## Given text:
◆ ◆ ◆ ◆

Federal Communications Commission.
Katura Jackson,
Federal Register Liaison Officer, Office of the Secretary.

Final Rules

    For the reasons discussed in the preamble, the Federal 
Communications Commission amends 47 CFR parts 25, 73, and 76 as 
follows:

PART 25--SATELLITE COMMUNICATIONS

0
1. The authority citation for part 25 continues to read as follows:

    Authority:  47 U.S.C. 154, 301, 302, 303, 307, 309, 310, 319, 
332, 605, and 721, unless otherwise noted.


0
2. Amend Sec.  25.701 by adding paragraph (f)(6)(i)(D) to read as 
follows:


Sec.  25.701  Other DBS Public interest obligations.

* * * * *
    (f) * * *
    (6) * * *
    (i) * * *
    (D) Each satellite carrier shall, no later than July 31, 2020, 
provide an up-to-date email address for carriage election notice 
submissions and an up-to-date phone number for carriage-related 
questions. Each satellite carrier is responsible for the continuing 
accuracy and completeness of the information furnished. It must respond 
to questions from broadcasters as soon as is reasonably possible.
* * * * *

PART 73--RADIO BROADCAST SERVICES

0
3. The authority citation for part 73 continues to read as follows:

    Authority: 47 U.S.C. 154, 155, 301, 303, 307, 309, 310, 334, 
336, 339.


0
4. Amend Sec.  73.3526 by revising paragraph (e)(15) to read as 
follows:


Sec.  73.3526  Local public inspection file of commercial stations.

* * * * *
    (e) * * *
    (15) Must-carry or retransmission consent election. Statements of a 
commercial television or Class A television station's election with 
respect to either must-carry or re-transmission consent, as defined in 
Sec. Sec.  76.64 and 76.1608 of this chapter. These records shall be 
retained for the duration of the three year election period to which 
the statement applies. Commercial television stations shall, no later 
than July 31, 2020, provide an up-to-date email address and phone 
number for carriage-related questions and respond as soon as is 
reasonably possible to messages or calls from multichannel video 
programming distributors (MVPDs). Each commercial television station is 
responsible for the continuing accuracy and completeness of the 
information furnished.
* * * * *

0
5. Amend Sec.  73.3527 by revising paragraph (e)(12) to read as 
follows:


Sec.  73.3527  Local public inspection file of noncommercial 
educational stations.

◆ ◆ ◆ ◆

## Provided information:
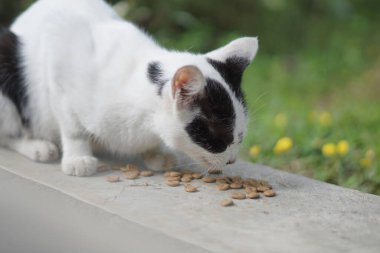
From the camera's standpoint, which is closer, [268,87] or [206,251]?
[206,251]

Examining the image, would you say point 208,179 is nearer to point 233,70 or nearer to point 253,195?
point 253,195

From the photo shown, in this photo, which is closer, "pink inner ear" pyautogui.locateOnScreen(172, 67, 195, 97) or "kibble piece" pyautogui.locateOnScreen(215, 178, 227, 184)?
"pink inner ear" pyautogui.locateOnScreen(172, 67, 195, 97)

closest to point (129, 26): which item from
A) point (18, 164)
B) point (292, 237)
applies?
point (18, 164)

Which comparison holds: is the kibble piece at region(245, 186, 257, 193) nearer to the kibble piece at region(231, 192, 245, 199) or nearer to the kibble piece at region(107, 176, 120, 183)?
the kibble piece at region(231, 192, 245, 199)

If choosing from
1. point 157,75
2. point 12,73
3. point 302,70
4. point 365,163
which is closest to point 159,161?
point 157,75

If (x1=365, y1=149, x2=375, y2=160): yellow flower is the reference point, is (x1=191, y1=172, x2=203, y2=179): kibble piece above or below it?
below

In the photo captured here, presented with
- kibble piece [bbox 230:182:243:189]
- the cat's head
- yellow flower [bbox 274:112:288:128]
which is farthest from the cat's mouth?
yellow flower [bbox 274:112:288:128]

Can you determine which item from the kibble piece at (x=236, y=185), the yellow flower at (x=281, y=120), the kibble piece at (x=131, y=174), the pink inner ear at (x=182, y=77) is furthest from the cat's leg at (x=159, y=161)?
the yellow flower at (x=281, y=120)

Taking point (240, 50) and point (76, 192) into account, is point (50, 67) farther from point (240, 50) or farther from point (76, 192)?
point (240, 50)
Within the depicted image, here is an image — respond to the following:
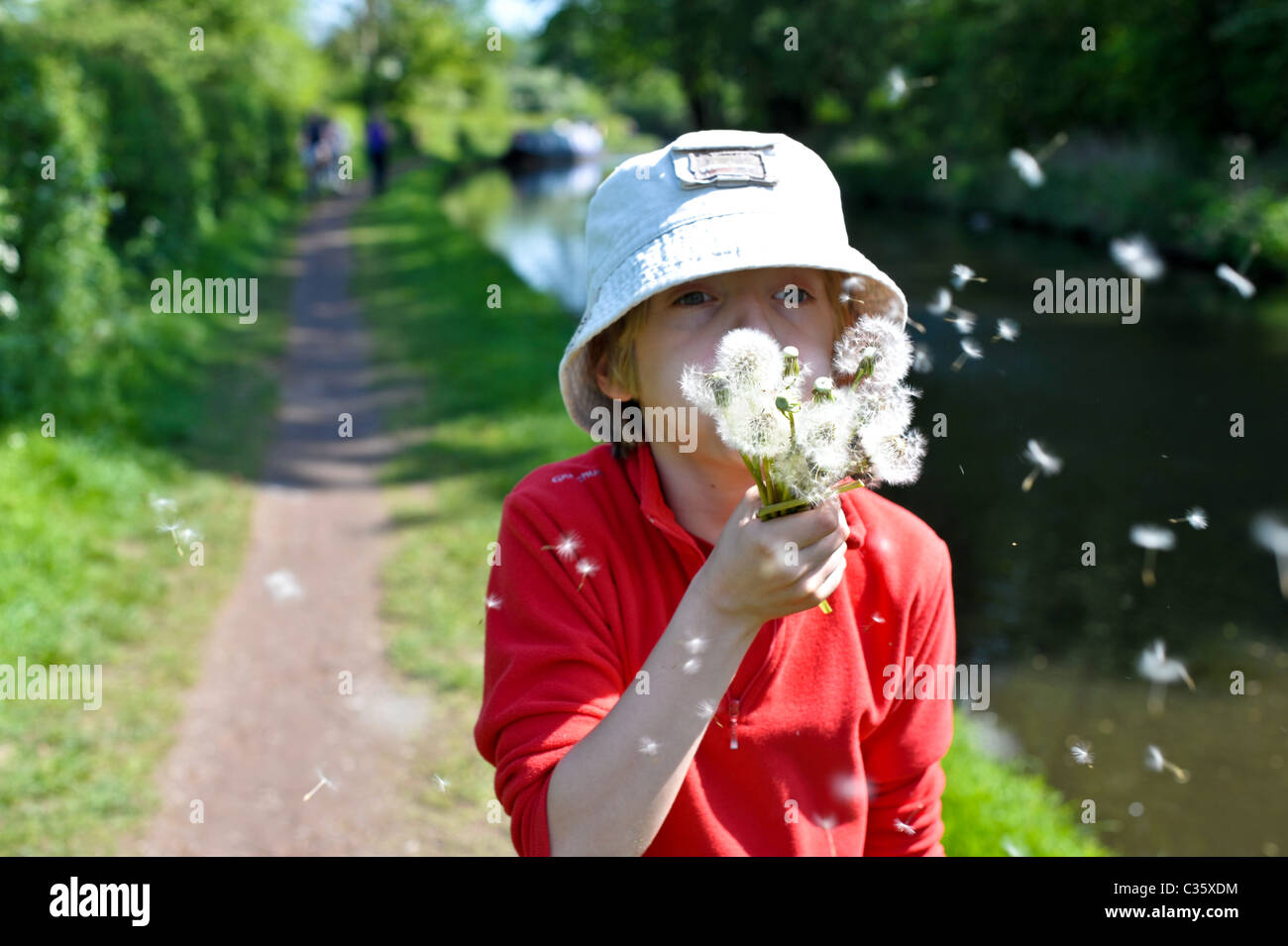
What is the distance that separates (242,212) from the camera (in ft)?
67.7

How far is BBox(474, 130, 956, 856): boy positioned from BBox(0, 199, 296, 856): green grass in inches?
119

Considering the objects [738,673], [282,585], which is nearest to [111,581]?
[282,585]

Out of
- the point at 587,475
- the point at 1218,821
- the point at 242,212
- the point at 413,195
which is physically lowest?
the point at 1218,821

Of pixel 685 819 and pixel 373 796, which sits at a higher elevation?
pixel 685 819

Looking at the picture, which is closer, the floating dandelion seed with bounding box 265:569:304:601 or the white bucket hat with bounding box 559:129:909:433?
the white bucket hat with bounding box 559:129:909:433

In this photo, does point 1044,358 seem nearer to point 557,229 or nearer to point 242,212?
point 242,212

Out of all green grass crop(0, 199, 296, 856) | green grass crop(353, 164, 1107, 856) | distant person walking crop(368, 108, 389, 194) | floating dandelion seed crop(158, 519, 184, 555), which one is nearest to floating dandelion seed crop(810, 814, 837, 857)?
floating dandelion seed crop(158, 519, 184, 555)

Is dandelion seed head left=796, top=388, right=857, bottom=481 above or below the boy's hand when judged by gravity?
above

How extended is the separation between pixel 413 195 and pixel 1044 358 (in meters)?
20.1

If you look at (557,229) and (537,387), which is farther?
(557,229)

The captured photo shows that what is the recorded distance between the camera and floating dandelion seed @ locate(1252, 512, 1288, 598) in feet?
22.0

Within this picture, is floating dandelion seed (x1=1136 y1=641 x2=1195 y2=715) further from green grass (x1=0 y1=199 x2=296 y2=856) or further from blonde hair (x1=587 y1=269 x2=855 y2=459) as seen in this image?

◆ ◆ ◆ ◆

## Tasks to perform:
A. Rewrite the final rules text from "Final Rules" to "unless otherwise noted.", putting "introduction" in place of "preamble".
B. Summarize the final rules text in two sentences.
C. Using the final rules text, decide whether each statement agrees with it, answering yes or no and quoting the words that settle it: (i) Satellite carriers must supply an up-to-date email address for carriage election notice submissions by July 31, 2020. (ii) Statements of a station's must-carry or retransmission consent election must be kept for five years. (iii) Commercial television stations must respond to messages from multichannel video programming distributors within 24 hours.

## Written responses:
A.
Final Rules

    For the reasons discussed in the introduction, the Federal 
Communications Commission amends 47 CFR parts 25, 73, and 76 as 
follows:

PART 25--SATELLITE COMMUNICATIONS

0
1. The authority citation for part 25 continues to read as follows:

    Authority:  47 U.S.C. 154, 301, 302, 303, 307, 309, 310, 319, 
332, 605, and 721, unless otherwise noted.

B. The Federal Communications Commission amends 47 CFR parts 25, 73, and 76, adding a rule that each satellite carrier must, no later than July 31, 2020, provide an up-to-date email address for carriage election notice submissions and an up-to-date phone number for carriage-related questions, and must respond to questions from broadcasters as soon as is reasonably possible. It also revises the public inspection file rule so that commercial television stations must, by the same date, provide an up-to-date email address and phone number for carriage-related questions and respond as soon as is reasonably possible to messages or calls from multichannel video programming distributors.

C.
(i) Yes: "Each satellite carrier shall, no later than July 31, 2020, provide an up-to-date email address for carriage election notice submissions"
(ii) No: "These records shall be retained for the duration of the three year election period to which the statement applies."
(iii) No: "respond as soon as is reasonably possible to messages or calls from multichannel video programming distributors (MVPDs)"